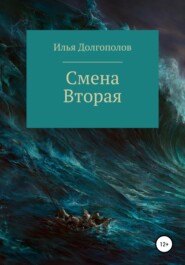 Илья Долгополов

Смена Вторая

12+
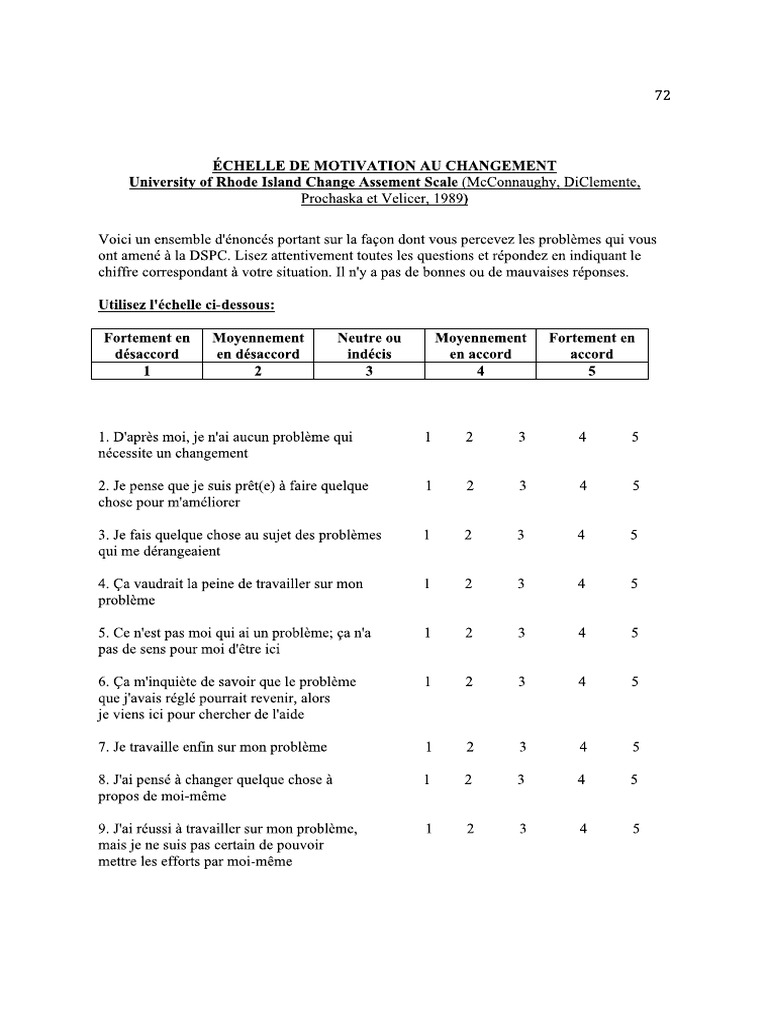 72

ÉCHELLE DE MOTIVATION AU CHANGEMENT
University of Rhode Island Change Assement Scale (McConnaughy, DiClemente, Prochaska et Velicer, 1989)

Voici un ensemble d'énoncés portant sur la façon dont vous percevez les problèmes qui vous ont amené à la DSPC. Lisez attentivement toutes les questions et répondez en indiquant le chiffre correspondant à votre situation. Il n'y a pas de bonnes ou de mauvaises réponses.

Utilisez l'échelle ci-dessous:

| Fortement en désaccord | Moyennement en désaccord | Neutre ou indécis | Moyennement en accord | Fortement en accord |
|---|---|---|---|---|
| 1 | 2 | 3 | 4 | 5 |

1. D'après moi, je n'ai aucun problème qui nécessite un changement 1 2 3 4 5

2. Je pense que je suis prêt(e) à faire quelque chose pour m'améliorer 1 2 3 4 5

3. Je fais quelque chose au sujet des problèmes qui me dérangeaient 1 2 3 4 5

4. Ça vaudrait la peine de travailler sur mon problème 1 2 3 4 5

5. Ce n'est pas moi qui ai un problème; ça n'a pas de sens pour moi d'être ici 1 2 3 4 5

6. Ça m'inquiète de savoir que le problème que j'avais réglé pourrait revenir, alors je viens ici pour chercher de l'aide 1 2 3 4 5

7. Je travaille enfin sur mon problème 1 2 3 4 5

8. J'ai pensé à changer quelque chose à propos de moi-même 1 2 3 4 5

9. J'ai réussi à travailler sur mon problème, mais je ne suis pas certain de pouvoir mettre les efforts par moi-même 1 2 3 4 5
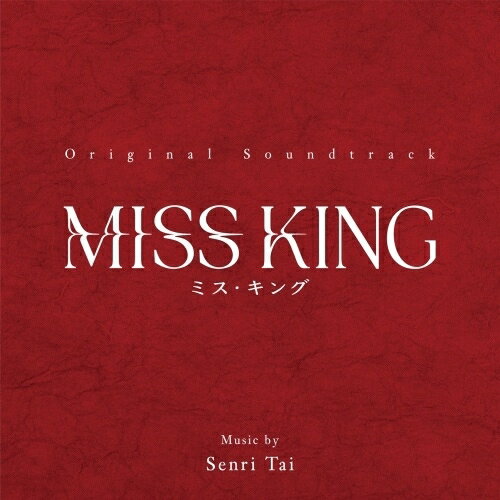 Original Soundtrack

MISS KING
ミス・キング

Music by
Senri Tai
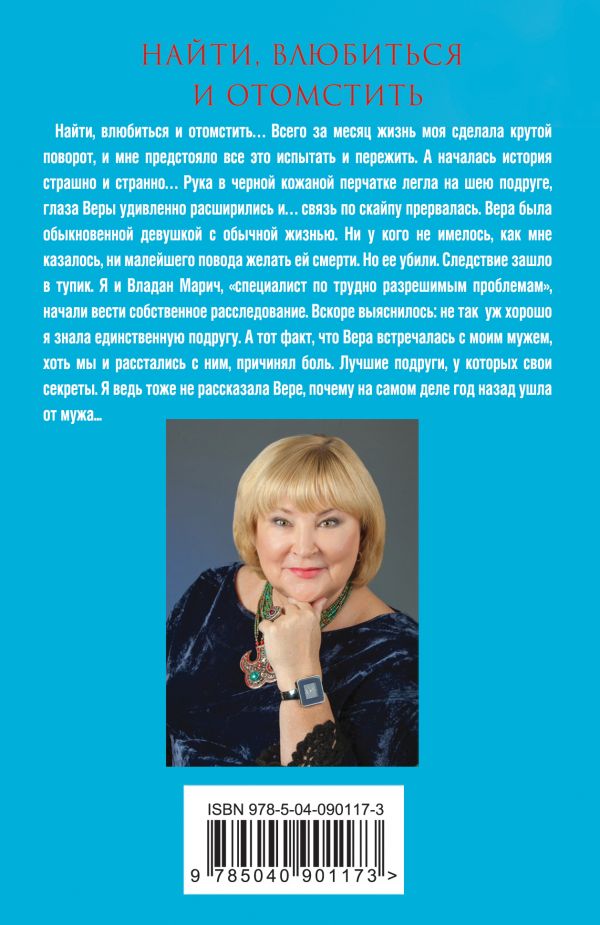 НАЙТИ, ВЛЮБИТЬСЯ
И ОТОМСТИТЬ

Найти, влюбиться и отомстить… Всего за месяц жизнь моя сделала крутой поворот, и мне предстояло все это испытать и пережить. А началась история страшно и странно… Рука в черной кожаной перчатке легла на шею подруге, глаза Веры удивленно расширились и… связь по скайпу прервалась. Вера была обыкновенной девушкой с обычной жизнью. Ни у кого не имелось, как мне казалось, ни малейшего повода желать ей смерти. Но ее убили. Следствие зашло в тупик. Я и Владан Марич, «специалист по трудно разрешимым проблемам», начали вести собственное расследование. Вскоре выяснилось: не так уж хорошо я знала единственную подругу. А тот факт, что Вера встречалась с моим мужем, хоть мы и расстались с ним, причинял боль. Лучшие подруги, у которых свои секреты. Я ведь тоже не рассказала Вере, почему на самом деле год назад ушла от мужа…

ISBN 978-5-04-090117-3

9 785040 901173 >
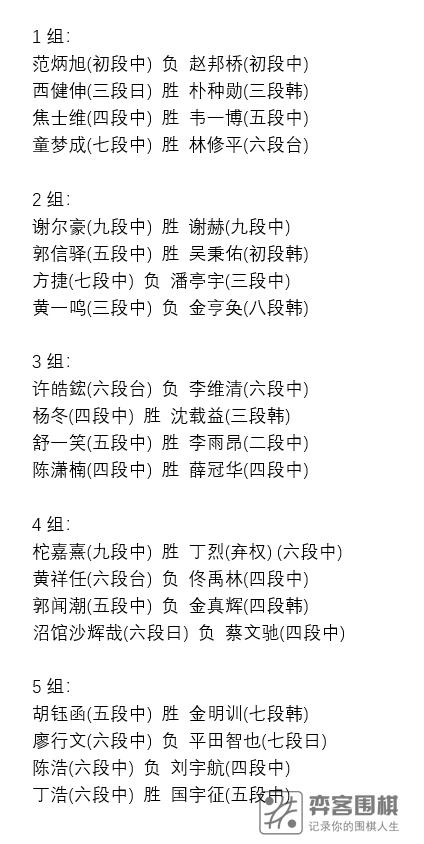 1 组:
范炳旭(初段中) 负 赵邦桥(初段中)
西健伸(三段日) 胜 朴种勋(三段韩)
焦士维(四段中) 胜 韦一博(五段中)
童梦成(七段中) 胜 林修平(六段台)

2 组:
谢尔豪(九段中) 胜 谢赫(九段中)
郭信驿(五段中) 胜 吴秉佑(初段韩)
方捷(七段中) 负 潘亭宇(三段中)
黄一鸣(三段中) 负 金亨奂(八段韩)

3 组:
许皓鋐(六段台) 负 李维清(六段中)
杨冬(四段中) 胜 沈载益(三段韩)
舒一笑(五段中) 胜 李雨昂(二段中)
陈潇楠(四段中) 胜 薛冠华(四段中)

4 组:
柁嘉熹(九段中) 胜 丁烈(弃权) (六段中)
黄祥任(六段台) 负 佟禹林(四段中)
郭闻潮(五段中) 负 金真辉(四段韩)
沼馆沙辉哉(六段日) 负 蔡文驰(四段中)

5 组:
胡钰函(五段中) 胜 金明训(七段韩)
廖行文(六段中) 负 平田智也(七段日)
陈浩(六段中) 负 刘宇航(四段中)
丁浩(六段中) 胜 国宇征(五段中)

弈客围棋
记录你的围棋人生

[What to work on]
Look through the entries above, and wherever a line holds the string "même", copy it.

[Answer for this exercise]
8. J'ai pensé à changer quelque chose à propos de moi-même 1 2 3 4 5
9. J'ai réussi à travailler sur mon problème, mais je ne suis pas certain de pouvoir mettre les efforts par moi-même 1 2 3 4 5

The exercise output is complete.